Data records
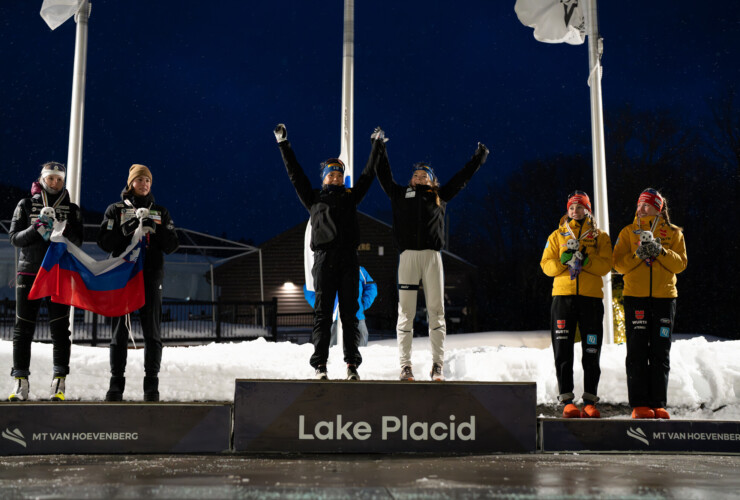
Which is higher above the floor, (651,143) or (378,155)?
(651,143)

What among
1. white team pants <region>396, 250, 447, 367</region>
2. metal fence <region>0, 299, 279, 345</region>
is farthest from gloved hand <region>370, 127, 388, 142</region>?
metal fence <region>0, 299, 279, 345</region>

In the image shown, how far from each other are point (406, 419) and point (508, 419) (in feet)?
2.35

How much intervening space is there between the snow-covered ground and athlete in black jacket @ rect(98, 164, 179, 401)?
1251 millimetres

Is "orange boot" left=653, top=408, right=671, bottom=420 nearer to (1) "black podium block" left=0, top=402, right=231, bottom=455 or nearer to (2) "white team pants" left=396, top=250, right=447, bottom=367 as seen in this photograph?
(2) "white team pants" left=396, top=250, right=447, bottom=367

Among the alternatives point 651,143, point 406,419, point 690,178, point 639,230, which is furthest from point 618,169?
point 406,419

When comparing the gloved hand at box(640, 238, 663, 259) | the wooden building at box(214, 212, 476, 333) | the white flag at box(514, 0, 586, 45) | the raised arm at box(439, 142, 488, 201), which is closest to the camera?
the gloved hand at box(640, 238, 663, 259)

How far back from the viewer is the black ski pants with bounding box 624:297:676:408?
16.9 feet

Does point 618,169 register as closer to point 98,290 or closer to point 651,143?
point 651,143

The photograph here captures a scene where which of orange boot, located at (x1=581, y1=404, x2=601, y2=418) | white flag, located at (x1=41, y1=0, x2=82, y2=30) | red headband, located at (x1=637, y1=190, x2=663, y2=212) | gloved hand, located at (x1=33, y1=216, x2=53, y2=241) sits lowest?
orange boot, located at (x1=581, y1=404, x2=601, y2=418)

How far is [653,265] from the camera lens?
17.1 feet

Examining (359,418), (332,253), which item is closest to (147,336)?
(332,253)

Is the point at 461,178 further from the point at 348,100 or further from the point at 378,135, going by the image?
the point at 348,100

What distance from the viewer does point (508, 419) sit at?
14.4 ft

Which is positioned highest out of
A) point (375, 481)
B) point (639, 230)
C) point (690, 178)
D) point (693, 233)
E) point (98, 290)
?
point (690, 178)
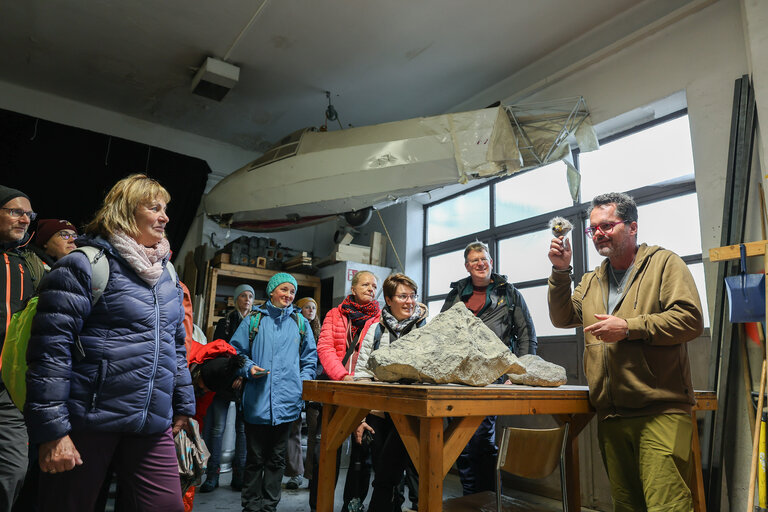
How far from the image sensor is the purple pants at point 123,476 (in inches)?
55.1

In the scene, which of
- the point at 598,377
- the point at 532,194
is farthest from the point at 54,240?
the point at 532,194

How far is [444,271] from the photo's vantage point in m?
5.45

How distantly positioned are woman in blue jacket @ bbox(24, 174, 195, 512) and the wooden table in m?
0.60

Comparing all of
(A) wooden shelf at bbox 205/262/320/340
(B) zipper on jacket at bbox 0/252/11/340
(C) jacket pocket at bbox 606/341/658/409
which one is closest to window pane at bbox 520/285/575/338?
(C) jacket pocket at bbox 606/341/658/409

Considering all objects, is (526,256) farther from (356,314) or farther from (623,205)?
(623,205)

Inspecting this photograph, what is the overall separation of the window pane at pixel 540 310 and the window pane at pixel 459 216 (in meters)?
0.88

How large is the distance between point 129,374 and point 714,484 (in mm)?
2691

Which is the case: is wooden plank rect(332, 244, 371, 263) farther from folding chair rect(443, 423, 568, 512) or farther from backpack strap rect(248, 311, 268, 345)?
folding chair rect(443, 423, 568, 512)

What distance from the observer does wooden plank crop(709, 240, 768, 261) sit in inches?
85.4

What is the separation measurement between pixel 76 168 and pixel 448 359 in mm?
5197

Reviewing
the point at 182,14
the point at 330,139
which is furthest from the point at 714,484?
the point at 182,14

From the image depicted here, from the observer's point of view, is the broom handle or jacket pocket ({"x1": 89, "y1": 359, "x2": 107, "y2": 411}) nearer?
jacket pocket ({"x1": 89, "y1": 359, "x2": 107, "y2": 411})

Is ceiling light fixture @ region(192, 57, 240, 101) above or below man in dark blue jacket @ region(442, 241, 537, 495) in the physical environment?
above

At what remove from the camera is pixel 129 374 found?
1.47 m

YOUR OBJECTIVE
What comes back should match the records exactly, minus any pictures.

SOLUTION TO THIS TASK
Which is higher above the floor, (651,143) or (378,155)?
(651,143)

What among
1. white team pants <region>396, 250, 447, 367</region>
2. metal fence <region>0, 299, 279, 345</region>
is farthest from gloved hand <region>370, 127, 388, 142</region>?
metal fence <region>0, 299, 279, 345</region>

In the image shown, how far from each other are point (406, 419) and point (508, 419) (in feet)?
2.35

How much intervening space is there between the snow-covered ground and athlete in black jacket @ rect(98, 164, 179, 401)?
1251 millimetres

Is "orange boot" left=653, top=408, right=671, bottom=420 nearer to (1) "black podium block" left=0, top=402, right=231, bottom=455 or nearer to (2) "white team pants" left=396, top=250, right=447, bottom=367 as seen in this photograph?
(2) "white team pants" left=396, top=250, right=447, bottom=367

Among the alternatives point 651,143, point 406,419, point 690,178, point 639,230, which is furthest from point 618,169?
point 406,419

When comparing the gloved hand at box(640, 238, 663, 259) | the wooden building at box(214, 212, 476, 333) | the white flag at box(514, 0, 586, 45) | the raised arm at box(439, 142, 488, 201), which is closest to the camera?
the gloved hand at box(640, 238, 663, 259)

How far back from the viewer is the black ski pants with bounding box 624:297:676:408?
16.9 feet

Does point 618,169 register as closer to point 98,290 or closer to point 651,143?
point 651,143

The photograph here captures a scene where which of orange boot, located at (x1=581, y1=404, x2=601, y2=418) | white flag, located at (x1=41, y1=0, x2=82, y2=30) | red headband, located at (x1=637, y1=190, x2=663, y2=212) | gloved hand, located at (x1=33, y1=216, x2=53, y2=241) sits lowest?
orange boot, located at (x1=581, y1=404, x2=601, y2=418)

How far is [653,265] from the camera lens?
17.1 feet

Examining (359,418), (332,253), which item is closest to (147,336)?
(332,253)

Is the point at 461,178 further from the point at 348,100 or further from the point at 378,135, going by the image?
the point at 348,100

What distance from the viewer does point (508, 419) sit at?
14.4 ft

Which is positioned highest out of
A) point (375, 481)
B) point (639, 230)
C) point (690, 178)
D) point (693, 233)
E) point (98, 290)
?
point (690, 178)
How far from the image sensor is the purple pants at point 123,476 (in inches)?
55.1

In the scene, which of
- the point at 598,377
- the point at 532,194
is farthest from the point at 54,240?
the point at 532,194

How far is [444,271] from the photo's vantage point in m?
5.45

How distantly positioned are woman in blue jacket @ bbox(24, 174, 195, 512) and the wooden table in m?
0.60

Comparing all of
(A) wooden shelf at bbox 205/262/320/340
(B) zipper on jacket at bbox 0/252/11/340
(C) jacket pocket at bbox 606/341/658/409
which one is closest to window pane at bbox 520/285/575/338?
(C) jacket pocket at bbox 606/341/658/409

Considering all objects, is (526,256) farther from (356,314) or farther from (623,205)?
(623,205)

Inspecting this photograph, what is the overall separation of the window pane at pixel 540 310 and the window pane at pixel 459 216 (in meters)?
0.88

How large is the distance between point 129,374 and point 714,484 (in mm)?
2691

Which is the case: is wooden plank rect(332, 244, 371, 263) farther from folding chair rect(443, 423, 568, 512) or farther from backpack strap rect(248, 311, 268, 345)?
folding chair rect(443, 423, 568, 512)

What distance from the observer does wooden plank crop(709, 240, 768, 261) sit in inches?
85.4

What is the separation measurement between pixel 76 168 and pixel 448 359 in mm?
5197

Reviewing
the point at 182,14
the point at 330,139
which is furthest from the point at 714,484?
the point at 182,14

From the image depicted here, from the observer's point of view, is the broom handle or jacket pocket ({"x1": 89, "y1": 359, "x2": 107, "y2": 411}) nearer?
jacket pocket ({"x1": 89, "y1": 359, "x2": 107, "y2": 411})

Is ceiling light fixture @ region(192, 57, 240, 101) above or below man in dark blue jacket @ region(442, 241, 537, 495) in the physical environment?
above

At what remove from the camera is pixel 129 374 found?
1.47 m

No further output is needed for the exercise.